Because the number of positive cases was under 2 percent, guests were able to disembark and "conduct shore excursions as per normal."
Since the outbreak, Belize officials said Carnival implemented additional safety protocols such as increased mask usage and closing social areas for the crew.
Additionally, regardless of vaccine status, travelers will be required to have a negative COVID test before continuing on to the next destination of the cruise (Cozumel, Mexico) on Saturday.
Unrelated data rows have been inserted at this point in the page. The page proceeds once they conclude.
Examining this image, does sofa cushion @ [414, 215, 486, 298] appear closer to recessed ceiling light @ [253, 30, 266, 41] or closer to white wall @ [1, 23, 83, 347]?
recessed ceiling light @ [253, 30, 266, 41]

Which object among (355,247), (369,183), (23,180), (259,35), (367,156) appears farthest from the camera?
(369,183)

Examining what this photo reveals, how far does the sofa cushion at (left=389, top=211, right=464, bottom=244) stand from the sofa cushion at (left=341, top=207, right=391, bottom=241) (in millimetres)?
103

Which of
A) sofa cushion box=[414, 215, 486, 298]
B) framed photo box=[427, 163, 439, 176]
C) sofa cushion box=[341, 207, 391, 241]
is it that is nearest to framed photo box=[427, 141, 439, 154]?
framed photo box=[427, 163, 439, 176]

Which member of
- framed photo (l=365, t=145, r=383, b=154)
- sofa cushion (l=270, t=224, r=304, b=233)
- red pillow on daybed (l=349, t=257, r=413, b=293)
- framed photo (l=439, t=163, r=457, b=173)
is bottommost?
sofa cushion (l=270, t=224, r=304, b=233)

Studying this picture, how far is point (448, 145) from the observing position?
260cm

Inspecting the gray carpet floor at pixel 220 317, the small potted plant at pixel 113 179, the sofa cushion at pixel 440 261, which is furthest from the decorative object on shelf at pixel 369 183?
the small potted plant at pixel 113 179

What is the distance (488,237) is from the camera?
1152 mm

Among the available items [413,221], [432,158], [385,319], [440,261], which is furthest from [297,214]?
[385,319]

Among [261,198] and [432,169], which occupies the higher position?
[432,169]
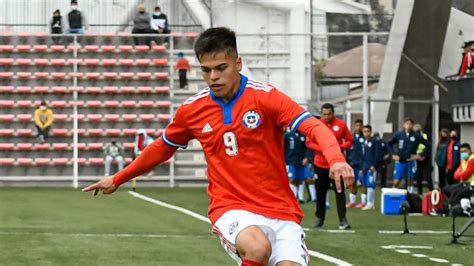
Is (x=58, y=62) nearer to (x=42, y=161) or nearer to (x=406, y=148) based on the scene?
(x=42, y=161)

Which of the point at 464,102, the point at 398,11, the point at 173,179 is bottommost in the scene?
the point at 173,179

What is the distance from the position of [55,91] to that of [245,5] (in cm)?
726

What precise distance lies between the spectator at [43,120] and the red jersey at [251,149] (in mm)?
32284

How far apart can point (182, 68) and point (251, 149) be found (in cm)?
3350

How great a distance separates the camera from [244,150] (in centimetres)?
740

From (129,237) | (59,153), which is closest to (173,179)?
(59,153)

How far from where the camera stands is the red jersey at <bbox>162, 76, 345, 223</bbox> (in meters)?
7.36

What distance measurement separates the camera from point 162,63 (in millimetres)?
41500

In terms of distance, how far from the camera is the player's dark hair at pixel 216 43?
7.34 m

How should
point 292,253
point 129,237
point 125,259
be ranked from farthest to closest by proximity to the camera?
1. point 129,237
2. point 125,259
3. point 292,253

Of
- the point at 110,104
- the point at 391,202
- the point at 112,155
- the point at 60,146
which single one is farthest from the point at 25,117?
the point at 391,202

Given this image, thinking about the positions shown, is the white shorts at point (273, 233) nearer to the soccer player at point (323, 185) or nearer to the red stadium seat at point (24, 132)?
the soccer player at point (323, 185)

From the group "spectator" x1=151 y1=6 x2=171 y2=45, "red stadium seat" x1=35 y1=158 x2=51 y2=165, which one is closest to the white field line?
"red stadium seat" x1=35 y1=158 x2=51 y2=165

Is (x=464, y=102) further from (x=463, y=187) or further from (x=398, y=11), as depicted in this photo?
(x=463, y=187)
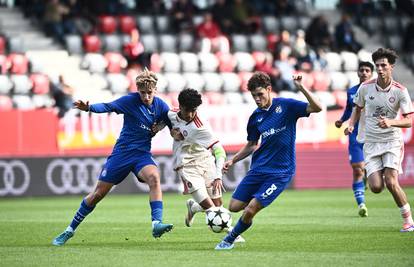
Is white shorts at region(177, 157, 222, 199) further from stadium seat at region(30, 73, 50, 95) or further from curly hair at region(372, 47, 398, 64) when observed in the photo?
stadium seat at region(30, 73, 50, 95)

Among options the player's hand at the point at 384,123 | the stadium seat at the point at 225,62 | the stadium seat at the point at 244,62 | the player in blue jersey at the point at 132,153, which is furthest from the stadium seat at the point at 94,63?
the player's hand at the point at 384,123

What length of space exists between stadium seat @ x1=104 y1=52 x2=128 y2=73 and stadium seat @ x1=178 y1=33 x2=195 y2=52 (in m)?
2.33

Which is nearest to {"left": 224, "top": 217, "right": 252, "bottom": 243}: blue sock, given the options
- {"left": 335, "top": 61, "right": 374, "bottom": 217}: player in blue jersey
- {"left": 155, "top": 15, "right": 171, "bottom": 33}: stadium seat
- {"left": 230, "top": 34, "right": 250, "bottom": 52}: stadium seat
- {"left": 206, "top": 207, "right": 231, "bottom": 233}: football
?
{"left": 206, "top": 207, "right": 231, "bottom": 233}: football

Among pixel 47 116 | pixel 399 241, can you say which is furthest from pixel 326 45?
pixel 399 241

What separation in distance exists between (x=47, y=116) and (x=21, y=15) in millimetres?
7587

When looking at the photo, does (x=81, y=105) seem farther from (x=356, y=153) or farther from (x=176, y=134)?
(x=356, y=153)

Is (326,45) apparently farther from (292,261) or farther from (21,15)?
(292,261)

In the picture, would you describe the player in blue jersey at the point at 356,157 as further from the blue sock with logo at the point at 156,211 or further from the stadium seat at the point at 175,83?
the stadium seat at the point at 175,83

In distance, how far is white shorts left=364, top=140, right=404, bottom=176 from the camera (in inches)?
538

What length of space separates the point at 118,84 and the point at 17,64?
2.76 m

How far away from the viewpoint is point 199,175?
44.4 ft

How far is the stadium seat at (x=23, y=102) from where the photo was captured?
26.2 meters

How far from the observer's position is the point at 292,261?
10375 mm

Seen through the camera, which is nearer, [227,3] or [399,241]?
[399,241]
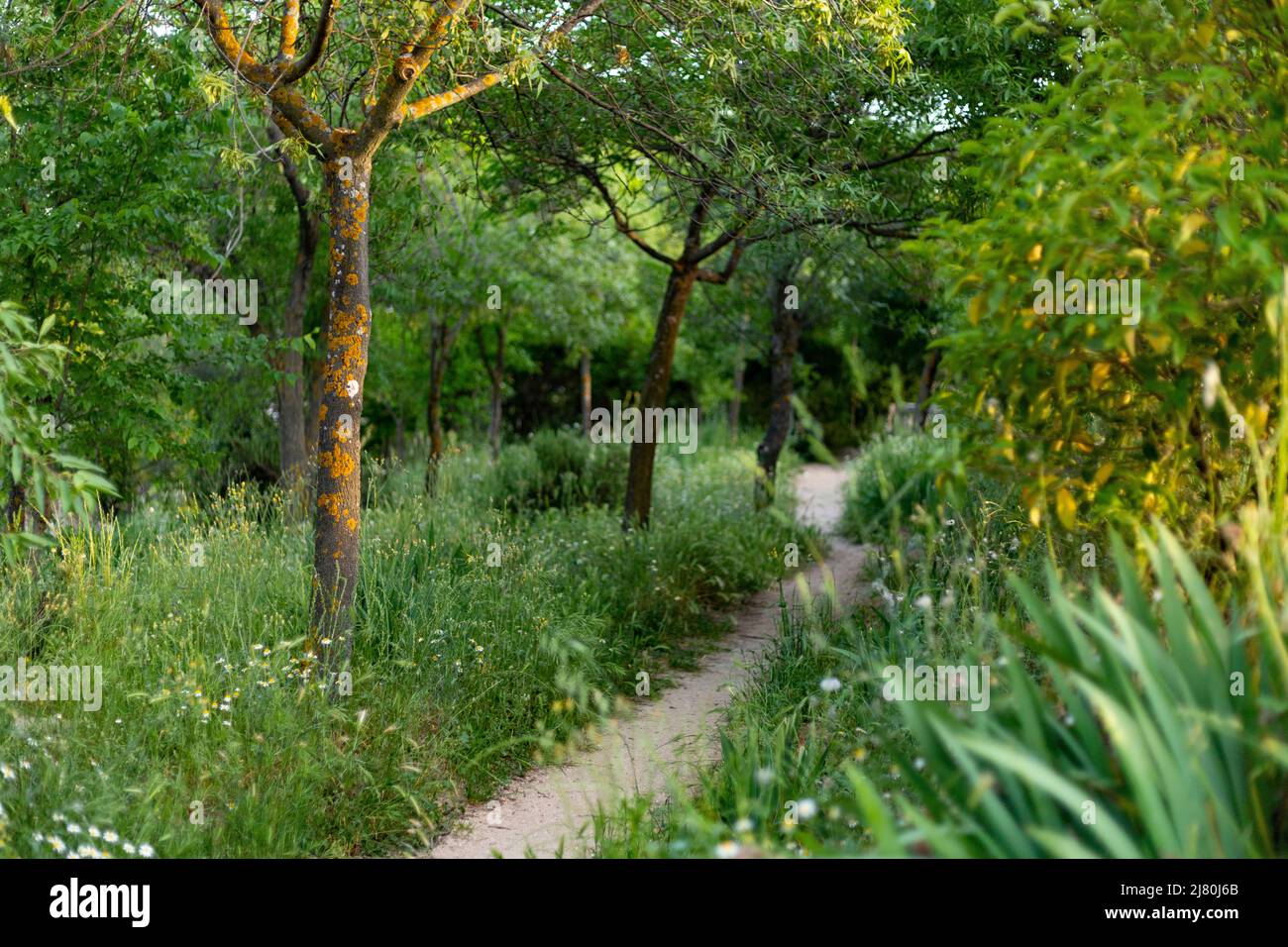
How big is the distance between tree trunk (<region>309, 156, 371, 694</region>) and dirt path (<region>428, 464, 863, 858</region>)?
3.96ft

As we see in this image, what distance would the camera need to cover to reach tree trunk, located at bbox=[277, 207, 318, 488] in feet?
32.5

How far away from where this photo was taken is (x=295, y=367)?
395 inches

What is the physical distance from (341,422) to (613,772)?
242 centimetres

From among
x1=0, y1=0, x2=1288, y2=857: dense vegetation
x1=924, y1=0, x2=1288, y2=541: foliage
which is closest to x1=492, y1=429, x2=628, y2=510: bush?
x1=0, y1=0, x2=1288, y2=857: dense vegetation

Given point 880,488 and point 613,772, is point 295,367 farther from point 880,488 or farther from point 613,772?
point 613,772

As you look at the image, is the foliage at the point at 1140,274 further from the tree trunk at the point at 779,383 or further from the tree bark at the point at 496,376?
the tree bark at the point at 496,376

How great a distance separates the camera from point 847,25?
681 cm

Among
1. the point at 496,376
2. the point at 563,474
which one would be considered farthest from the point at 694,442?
the point at 496,376

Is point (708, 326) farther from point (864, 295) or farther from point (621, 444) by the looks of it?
point (621, 444)

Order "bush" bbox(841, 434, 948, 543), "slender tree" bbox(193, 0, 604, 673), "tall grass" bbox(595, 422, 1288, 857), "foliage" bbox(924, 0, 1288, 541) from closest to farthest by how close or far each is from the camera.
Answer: "tall grass" bbox(595, 422, 1288, 857) < "foliage" bbox(924, 0, 1288, 541) < "slender tree" bbox(193, 0, 604, 673) < "bush" bbox(841, 434, 948, 543)

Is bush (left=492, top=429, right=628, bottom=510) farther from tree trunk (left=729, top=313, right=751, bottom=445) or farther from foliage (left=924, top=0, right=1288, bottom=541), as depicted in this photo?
foliage (left=924, top=0, right=1288, bottom=541)

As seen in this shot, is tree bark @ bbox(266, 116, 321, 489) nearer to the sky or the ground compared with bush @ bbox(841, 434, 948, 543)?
nearer to the sky

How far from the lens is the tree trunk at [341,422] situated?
5.52m
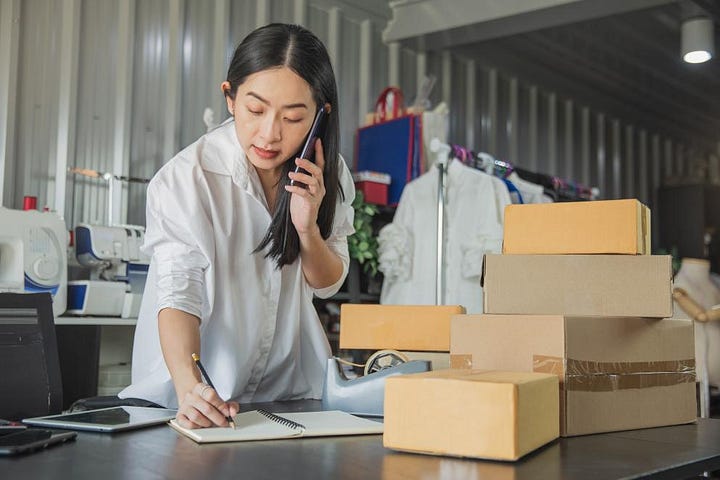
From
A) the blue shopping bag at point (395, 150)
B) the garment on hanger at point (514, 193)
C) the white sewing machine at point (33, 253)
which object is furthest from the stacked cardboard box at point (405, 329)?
the blue shopping bag at point (395, 150)

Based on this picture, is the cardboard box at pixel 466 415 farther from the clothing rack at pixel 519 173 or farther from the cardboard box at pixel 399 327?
the clothing rack at pixel 519 173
"The safety of guests, crew and frontline tourism workers is the highest priority for cruise lines and destinations. The ability to manage and control health-related matters, COVID-19 in particular, is fundamental to the operations of all involved," Belize officials wrote. "Cruise lines have been sailing globally throughout the pandemic, and in July, resumed sailing in the Western Caribbean and Belize."
A spokesperson for Carnival told PEOPLE in a statement that they are "managing a small number of positive COVID cases on Carnival Vista sailing out of Galveston."
"We have managed the situation utilizing stringent health protocols which included placing those who tested positive in isolation and close contacts in quarantine," a cruise line spokesperson said.
They also noted that anyone who departed on July 31 and August 7 was notified of the cases.
Cruise officials discovered the 27 positive cases during their process of "randomly test a large percentage of our crew on a rotating basis multiple days per week even though all are vaccinated." Belize health officials also randomly tested 68 guests before they disembarked on Wednesday.
"The health, safety and well-being of our guests, crew and the destinations we visit is our priority. All activities on the ship are taking place and our guests have been terrific at adapting to our new protocols," the spokesperson told PEOPLE. " Carnival is in daily contact with the CDC about the status of all our ships. Our onboard protocols exceed the CDC guidelines. The CDC's conditional sail order and our own protocols anticipate the potential for COVID on board, and our procedures are designed to manage and mitigate any situation."
The company is also implementing a new policy beginning on Saturday requiring all vaccinated guests to also show proof of a negative COVID test taken within 24 hours of departure — a rule that was already in place for unvaccinated guests.
Passengers on Carnival cruise ships are required to be vaccinated unless they have a medical or religious exemption or they are a child under 12 who is ineligible.
The information in this story is accurate as of press time. However, as the situation surrounding COVID-19 continues to evolve, it's possible that some data have changed since publication. While Health is trying to keep our stories as up-to-date as possible, we also encourage readers to stay informed on news and recommendations for their own communities by using the CDC, WHO, and their local public health department as resources.